(j3.2006) parameterized derived types
Robert Corbett
robert.corbett
Tue Dec 8 23:24:03 EST 2015
On 12/08/15 16:00, Bill Long wrote:
> An example might help. I could see a potential rounding issue with something like a component declaration
>
>
> real,dimension(INT( SQRT(25.0) * SQRT(121.0) )) :: X
>
> but this is not unique to PDTs. The type parameters themselves are always type integer.
Of course there has been an issue with floating-point subexpressions of
specification expressions since floating-point subexpressions were allowed in
specification expressions. What is new with PDTs is that bounds and lengths
that depend on length parameters are determined dynamically (at run-time) rather
than statically. Absent length parameters, the bound and length expressions can
all be evaluated by the compiler, which can control the rounding mode.

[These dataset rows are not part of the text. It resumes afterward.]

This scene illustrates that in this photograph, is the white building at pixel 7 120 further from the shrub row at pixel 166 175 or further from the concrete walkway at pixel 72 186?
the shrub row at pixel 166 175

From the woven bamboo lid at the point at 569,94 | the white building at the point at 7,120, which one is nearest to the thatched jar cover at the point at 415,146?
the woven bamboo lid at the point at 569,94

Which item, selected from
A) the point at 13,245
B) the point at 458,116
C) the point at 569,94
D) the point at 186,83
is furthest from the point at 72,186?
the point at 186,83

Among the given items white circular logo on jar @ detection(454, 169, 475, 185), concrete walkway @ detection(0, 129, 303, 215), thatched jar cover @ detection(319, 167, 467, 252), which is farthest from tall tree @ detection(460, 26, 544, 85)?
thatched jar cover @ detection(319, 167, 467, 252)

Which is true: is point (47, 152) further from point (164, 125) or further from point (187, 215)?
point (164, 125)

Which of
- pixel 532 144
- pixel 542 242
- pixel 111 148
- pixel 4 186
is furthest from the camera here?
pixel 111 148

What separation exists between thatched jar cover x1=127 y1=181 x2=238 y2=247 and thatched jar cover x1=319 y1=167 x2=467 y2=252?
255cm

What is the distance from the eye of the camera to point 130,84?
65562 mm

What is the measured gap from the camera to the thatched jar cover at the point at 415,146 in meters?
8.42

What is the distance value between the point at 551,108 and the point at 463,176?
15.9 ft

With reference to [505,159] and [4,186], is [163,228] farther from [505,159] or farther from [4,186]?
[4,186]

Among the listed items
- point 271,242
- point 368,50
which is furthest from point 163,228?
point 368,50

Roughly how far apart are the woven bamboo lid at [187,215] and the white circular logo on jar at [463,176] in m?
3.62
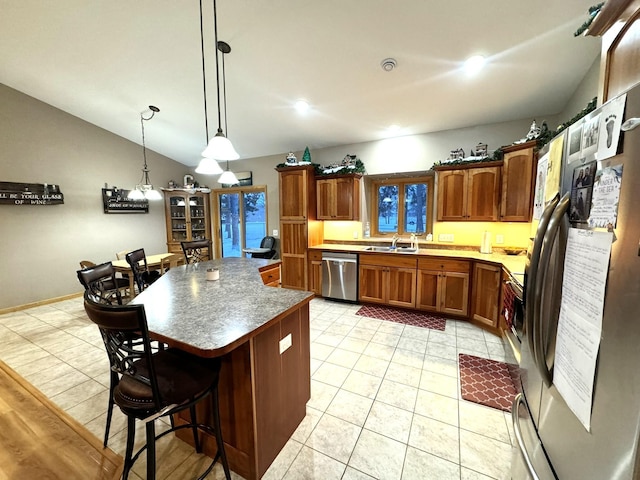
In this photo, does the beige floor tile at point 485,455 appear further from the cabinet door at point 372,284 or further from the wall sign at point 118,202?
the wall sign at point 118,202

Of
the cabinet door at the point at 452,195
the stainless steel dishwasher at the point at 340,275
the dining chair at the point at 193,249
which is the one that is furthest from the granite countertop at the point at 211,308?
the cabinet door at the point at 452,195

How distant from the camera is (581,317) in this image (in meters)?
0.72

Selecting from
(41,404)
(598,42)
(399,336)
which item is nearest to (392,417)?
(399,336)

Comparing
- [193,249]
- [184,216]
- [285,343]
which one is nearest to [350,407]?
[285,343]

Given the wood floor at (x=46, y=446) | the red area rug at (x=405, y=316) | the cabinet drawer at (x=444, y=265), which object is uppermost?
the cabinet drawer at (x=444, y=265)

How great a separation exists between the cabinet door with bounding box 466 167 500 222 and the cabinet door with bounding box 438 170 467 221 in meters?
0.07

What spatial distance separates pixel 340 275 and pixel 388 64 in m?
2.89

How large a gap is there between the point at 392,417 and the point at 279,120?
13.0 ft

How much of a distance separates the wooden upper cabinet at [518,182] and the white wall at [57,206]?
228 inches

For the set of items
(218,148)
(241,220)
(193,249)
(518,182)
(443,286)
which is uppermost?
(218,148)

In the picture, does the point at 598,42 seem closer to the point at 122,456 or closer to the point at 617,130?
the point at 617,130

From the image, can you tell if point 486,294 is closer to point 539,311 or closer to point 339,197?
point 339,197

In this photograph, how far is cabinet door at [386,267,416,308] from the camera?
3.68m

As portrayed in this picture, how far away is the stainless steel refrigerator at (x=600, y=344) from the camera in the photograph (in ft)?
1.83
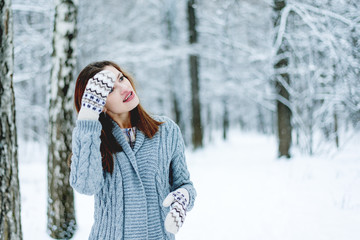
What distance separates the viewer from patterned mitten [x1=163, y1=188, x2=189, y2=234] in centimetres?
132

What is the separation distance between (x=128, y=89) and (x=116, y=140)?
30 centimetres

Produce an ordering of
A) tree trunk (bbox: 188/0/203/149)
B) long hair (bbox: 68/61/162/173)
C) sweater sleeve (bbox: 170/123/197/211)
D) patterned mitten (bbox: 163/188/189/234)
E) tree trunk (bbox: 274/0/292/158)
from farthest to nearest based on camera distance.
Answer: tree trunk (bbox: 188/0/203/149)
tree trunk (bbox: 274/0/292/158)
sweater sleeve (bbox: 170/123/197/211)
long hair (bbox: 68/61/162/173)
patterned mitten (bbox: 163/188/189/234)

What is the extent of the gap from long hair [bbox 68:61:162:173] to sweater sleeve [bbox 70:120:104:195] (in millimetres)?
119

Consider the derived type definition
TYPE T(N)
INTEGER, LEN :: N
REAL A(INT(SQRT(REAL(N))*SQRT(5.0)))
END TYPE T!(N)
A variable X might be declared as
TYPE(T(5)) X
A pointer P might be defined as
TYPE(T(:)), POINTER :: P
The pointer P might be allocated by the statement
ALLOCATE (T(5) :: P)
If the rounding mode in effect at the time the variable X was declared was
round-to-nearest and the rounding mode in effect at the time the ALLOCATE
statement was executed was round-toward-zero, the component array A of X should
have one more element than the component array A of P. The intrinsic assignment
statement
X = (P)
satisfies item (8) of Subclause 7.2.1.2 15-007r2, even though the array
components have different sizes. I assume that the assignment will fail to be
standard conforming because of the attempt to assign an array component to a
nonconformable array component.
If the example were changed to use a scalar character component of length
INT(SQRT(REAL(N))*SQRT(5.0)) instead of an array component, the assignment
appears to be standard conforming.
Bob Corbett
>
> Cheers,
> Bill
>
>
> On Dec 8, 2015, at 2:52 AM, Robert Corbett<robert.corbett at oracle.com> wrote:
>
>> Constraints placed on components of derived types appear to be intended to
>> ensure that the values of expressions that appear in derived type definitions
>> shall not depend on any nonconstant values other than the values of the type
>> parameters. One way in which the constraints fail to do so is that the
>> expressions can include floating-point operations whose value depend on the
>> rounding mode. The rounding mode might be considered a hidden variable, but the
>> standard does not say that. Does any implementation of parameterized derived
>> types take the possibility of changing rounding modes into account?
>>
>> I considered changing the rounding mode to the processor-dependent initial
>> rounding mode during elaboration of a type specifier with parameters, but the
>> standard does not appear to allow that.
>>
>> Ensuring that floating-point expressions produce the same values under a single
>> rounding mode is difficult but possible given the backends I need to support.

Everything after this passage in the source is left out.